Model 11F. Not only good at dealing with gridlock, but the motorcycle was also adept at cutting ice. Before electric refrigeration, ice was harvested for stores and sold in blocks. Other converted machines included a gold-mining cart that used a 1926 Harley-Davidson engine, a motorcycle-powered plow, and chainsaw.
In the category of 'labor of love' was a three-quarter scale Harley-Davidson chopper made entirely from leather. From the wheels to the frame to the headlight, every item was leather — even the tools in the leather tool bag. Made in 2000 by twenty craftspeople at Red Moon, a Japanese company specializing in leather goods, the project took more than two years to complete.
Soaring to lofty goals was this 1927 airplane engine based on a Harley JD V-Twin. Built by Wilson Miller, the engine is part of a rare and ingenious airplane — the 'Miller Light Plane.' Wilson's unique mono-wing design could achieve top speeds in excess of 75 mph, with cruising speeds around 65 mph. The airplane was found in its original condition by Wheels Through Time Museum curator, Dale Walksler, in 1992.
Also on display was the rather unique LR-64 Rocket engine. Working with U.S. Navy specifications, Harley-Davidson produced more than five thousand LR-64 engines at their York, Pennsylvania, assembly plant between the mid-1960s and the mid-1990s. The model LR-64 was predominantly used in the AQM-37A 'Jayhawk' supersonic target drone missile that was produced by the Beechcraft Corporation.
Shown here is a 1913 General Electric transformer from Milwaukee’s Juneau Avenue factory being delivered. The eight-foot-tall, eight thousand pound transformer helped power the Harley-Davidson factory (now the corporate headquarters) from 1913 through the 1990s. This image was displayed next to the actual item.

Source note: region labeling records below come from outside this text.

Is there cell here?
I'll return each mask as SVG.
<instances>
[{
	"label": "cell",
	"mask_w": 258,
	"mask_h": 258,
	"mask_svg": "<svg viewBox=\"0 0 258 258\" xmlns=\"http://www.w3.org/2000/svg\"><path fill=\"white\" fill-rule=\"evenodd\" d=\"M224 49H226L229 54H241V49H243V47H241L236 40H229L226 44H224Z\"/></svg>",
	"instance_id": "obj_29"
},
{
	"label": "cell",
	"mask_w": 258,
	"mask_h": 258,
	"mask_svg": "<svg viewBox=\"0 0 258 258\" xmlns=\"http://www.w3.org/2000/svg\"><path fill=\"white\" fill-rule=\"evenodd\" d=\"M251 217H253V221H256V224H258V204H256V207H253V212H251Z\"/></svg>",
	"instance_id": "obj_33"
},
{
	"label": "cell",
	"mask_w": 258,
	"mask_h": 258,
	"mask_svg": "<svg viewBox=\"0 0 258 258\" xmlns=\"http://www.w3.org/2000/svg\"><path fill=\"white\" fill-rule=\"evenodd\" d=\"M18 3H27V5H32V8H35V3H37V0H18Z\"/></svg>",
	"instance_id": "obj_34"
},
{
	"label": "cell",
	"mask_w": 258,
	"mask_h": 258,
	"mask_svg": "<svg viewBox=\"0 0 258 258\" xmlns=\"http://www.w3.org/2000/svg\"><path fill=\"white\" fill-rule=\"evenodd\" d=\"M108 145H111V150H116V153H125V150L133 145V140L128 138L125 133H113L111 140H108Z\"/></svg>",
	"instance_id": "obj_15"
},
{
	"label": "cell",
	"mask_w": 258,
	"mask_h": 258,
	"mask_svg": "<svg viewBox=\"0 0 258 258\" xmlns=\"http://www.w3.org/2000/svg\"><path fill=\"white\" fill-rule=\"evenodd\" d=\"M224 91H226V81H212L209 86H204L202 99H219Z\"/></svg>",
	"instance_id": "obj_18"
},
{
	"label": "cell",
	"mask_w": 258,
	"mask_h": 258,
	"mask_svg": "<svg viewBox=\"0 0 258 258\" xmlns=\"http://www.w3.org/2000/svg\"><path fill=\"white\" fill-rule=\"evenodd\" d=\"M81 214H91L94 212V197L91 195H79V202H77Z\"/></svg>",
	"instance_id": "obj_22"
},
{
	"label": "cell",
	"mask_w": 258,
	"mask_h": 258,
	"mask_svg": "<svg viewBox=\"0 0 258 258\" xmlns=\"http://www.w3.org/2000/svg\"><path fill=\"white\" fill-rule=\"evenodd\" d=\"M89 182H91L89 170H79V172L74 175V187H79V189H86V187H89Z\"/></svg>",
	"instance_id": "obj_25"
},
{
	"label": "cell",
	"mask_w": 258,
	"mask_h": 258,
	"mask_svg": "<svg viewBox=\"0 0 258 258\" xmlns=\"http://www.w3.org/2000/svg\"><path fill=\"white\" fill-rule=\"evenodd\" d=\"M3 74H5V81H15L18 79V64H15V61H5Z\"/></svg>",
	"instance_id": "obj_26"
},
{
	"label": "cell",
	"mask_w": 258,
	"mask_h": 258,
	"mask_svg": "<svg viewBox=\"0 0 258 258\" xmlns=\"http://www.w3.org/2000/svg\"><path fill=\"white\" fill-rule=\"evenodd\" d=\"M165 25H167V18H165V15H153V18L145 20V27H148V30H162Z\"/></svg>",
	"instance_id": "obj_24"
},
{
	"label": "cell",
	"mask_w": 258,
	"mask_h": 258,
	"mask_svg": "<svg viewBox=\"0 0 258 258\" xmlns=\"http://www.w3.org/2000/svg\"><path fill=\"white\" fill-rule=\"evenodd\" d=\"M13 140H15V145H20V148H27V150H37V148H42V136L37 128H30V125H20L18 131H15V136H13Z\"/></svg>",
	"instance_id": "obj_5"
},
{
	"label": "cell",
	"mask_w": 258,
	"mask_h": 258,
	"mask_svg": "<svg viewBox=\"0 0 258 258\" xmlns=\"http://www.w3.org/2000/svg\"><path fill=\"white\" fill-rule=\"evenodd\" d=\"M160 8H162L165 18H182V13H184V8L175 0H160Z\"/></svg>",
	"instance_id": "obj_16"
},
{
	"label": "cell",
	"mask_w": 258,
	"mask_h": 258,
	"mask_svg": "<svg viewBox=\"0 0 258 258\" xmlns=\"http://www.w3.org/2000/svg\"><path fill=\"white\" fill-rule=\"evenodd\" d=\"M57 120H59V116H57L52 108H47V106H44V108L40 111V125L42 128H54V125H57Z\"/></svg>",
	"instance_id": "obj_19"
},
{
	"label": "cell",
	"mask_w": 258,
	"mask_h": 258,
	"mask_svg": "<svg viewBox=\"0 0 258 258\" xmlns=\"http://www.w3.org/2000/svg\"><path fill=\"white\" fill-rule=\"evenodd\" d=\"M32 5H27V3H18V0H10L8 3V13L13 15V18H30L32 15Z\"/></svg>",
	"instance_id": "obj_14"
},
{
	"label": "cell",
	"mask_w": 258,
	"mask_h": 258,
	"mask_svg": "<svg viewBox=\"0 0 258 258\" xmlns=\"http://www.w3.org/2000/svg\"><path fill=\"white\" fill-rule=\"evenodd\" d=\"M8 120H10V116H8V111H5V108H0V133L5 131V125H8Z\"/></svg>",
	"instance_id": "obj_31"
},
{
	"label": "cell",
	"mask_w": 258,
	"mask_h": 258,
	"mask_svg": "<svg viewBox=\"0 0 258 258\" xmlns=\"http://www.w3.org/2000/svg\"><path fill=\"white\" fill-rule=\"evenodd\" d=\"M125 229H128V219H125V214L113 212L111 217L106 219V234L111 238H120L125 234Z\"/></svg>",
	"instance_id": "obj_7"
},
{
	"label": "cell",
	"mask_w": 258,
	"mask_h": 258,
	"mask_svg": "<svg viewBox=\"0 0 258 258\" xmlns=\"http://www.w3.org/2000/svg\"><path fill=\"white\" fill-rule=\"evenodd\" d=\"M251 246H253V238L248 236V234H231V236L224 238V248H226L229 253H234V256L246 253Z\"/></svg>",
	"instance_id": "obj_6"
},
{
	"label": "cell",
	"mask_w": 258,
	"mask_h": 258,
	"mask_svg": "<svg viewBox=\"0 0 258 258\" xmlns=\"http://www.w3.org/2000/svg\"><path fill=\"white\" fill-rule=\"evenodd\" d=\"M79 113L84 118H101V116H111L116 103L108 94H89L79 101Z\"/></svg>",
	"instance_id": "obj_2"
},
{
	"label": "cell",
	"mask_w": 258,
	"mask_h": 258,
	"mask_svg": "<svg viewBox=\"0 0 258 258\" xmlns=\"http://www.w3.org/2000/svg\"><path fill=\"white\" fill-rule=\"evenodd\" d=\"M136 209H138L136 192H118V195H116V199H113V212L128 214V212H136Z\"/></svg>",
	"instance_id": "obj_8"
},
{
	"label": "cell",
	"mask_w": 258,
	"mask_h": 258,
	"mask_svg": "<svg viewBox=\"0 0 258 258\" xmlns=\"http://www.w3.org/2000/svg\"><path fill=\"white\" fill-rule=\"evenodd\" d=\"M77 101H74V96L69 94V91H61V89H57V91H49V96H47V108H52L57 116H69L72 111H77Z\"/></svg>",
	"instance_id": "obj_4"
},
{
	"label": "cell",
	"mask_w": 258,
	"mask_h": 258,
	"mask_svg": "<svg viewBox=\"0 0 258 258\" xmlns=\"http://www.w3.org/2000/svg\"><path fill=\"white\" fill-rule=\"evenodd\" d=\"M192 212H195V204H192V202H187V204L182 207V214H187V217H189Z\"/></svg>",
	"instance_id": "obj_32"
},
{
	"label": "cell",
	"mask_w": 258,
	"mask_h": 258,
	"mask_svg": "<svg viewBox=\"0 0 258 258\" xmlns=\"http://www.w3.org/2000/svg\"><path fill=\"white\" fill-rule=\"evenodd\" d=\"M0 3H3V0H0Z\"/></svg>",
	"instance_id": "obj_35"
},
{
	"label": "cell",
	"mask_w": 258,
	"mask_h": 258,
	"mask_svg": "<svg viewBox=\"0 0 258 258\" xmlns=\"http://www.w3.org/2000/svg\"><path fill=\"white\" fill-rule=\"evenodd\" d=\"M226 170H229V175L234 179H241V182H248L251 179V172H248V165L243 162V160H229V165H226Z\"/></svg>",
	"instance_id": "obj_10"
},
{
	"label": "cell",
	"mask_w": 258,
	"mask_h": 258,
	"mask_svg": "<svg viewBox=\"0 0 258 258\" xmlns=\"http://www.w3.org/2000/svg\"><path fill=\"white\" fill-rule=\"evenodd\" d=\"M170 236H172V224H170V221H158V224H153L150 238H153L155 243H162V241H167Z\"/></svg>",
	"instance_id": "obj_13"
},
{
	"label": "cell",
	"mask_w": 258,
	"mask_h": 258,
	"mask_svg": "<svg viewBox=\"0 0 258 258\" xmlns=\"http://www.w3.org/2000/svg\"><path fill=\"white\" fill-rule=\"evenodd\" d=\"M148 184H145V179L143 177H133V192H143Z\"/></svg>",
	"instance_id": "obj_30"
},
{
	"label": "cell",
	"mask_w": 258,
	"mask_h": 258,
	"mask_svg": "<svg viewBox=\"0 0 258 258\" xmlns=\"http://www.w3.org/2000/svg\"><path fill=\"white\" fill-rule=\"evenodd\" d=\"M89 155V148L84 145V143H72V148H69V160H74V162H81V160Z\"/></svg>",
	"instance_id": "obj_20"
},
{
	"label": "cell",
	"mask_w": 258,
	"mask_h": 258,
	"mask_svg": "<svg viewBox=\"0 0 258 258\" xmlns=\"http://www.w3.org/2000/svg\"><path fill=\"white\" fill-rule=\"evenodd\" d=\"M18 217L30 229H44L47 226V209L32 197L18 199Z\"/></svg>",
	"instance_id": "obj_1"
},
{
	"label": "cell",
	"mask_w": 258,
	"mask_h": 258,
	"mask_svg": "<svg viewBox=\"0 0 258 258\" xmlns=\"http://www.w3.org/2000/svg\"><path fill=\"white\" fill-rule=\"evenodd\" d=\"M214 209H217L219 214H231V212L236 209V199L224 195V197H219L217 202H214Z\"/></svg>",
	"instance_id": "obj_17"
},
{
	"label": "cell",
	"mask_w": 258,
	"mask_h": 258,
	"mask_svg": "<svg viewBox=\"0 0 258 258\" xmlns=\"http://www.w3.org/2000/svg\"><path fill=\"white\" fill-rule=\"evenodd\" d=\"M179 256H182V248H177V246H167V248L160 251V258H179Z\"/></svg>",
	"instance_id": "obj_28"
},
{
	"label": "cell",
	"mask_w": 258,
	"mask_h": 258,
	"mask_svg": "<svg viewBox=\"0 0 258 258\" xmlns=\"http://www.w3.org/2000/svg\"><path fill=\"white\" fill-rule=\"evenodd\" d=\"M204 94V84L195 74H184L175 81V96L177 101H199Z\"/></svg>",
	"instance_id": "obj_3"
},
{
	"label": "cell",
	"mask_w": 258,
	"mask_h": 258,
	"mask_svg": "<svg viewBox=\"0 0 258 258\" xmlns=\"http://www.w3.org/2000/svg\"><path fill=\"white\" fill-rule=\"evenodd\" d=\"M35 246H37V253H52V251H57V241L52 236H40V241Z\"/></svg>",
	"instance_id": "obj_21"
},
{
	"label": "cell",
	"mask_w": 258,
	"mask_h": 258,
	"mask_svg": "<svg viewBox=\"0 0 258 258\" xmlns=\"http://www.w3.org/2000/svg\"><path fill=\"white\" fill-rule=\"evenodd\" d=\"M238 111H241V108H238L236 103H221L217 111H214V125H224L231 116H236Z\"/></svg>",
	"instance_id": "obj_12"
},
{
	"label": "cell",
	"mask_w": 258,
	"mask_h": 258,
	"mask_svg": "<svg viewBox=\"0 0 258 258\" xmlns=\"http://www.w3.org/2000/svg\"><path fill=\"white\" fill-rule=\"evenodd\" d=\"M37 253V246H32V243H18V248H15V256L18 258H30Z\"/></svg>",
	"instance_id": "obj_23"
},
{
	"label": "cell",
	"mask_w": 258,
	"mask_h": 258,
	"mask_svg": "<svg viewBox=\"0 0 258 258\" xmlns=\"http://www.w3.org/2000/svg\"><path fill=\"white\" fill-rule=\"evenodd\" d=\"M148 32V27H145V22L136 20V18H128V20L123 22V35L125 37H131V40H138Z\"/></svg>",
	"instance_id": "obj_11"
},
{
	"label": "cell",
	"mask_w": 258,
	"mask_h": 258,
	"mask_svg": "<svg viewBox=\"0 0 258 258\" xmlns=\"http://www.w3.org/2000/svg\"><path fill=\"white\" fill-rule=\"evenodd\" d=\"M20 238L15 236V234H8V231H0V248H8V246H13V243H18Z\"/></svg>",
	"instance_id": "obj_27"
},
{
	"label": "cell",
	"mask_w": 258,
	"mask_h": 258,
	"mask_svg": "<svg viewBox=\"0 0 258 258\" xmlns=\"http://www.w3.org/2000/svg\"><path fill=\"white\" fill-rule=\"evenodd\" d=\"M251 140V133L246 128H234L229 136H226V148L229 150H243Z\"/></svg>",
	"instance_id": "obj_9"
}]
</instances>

Kristen Jones, the museum’s senior curator, said certain items were chosen to tell particular stories. In the past, only special tours would get glimpses of the archives. Jones elaborated, “You see the look on people’s faces when you let them into the climate-controlled storage area and we begin to pull out this treasure.” One can only hope that another round of these rare artifacts will be put back on display soon.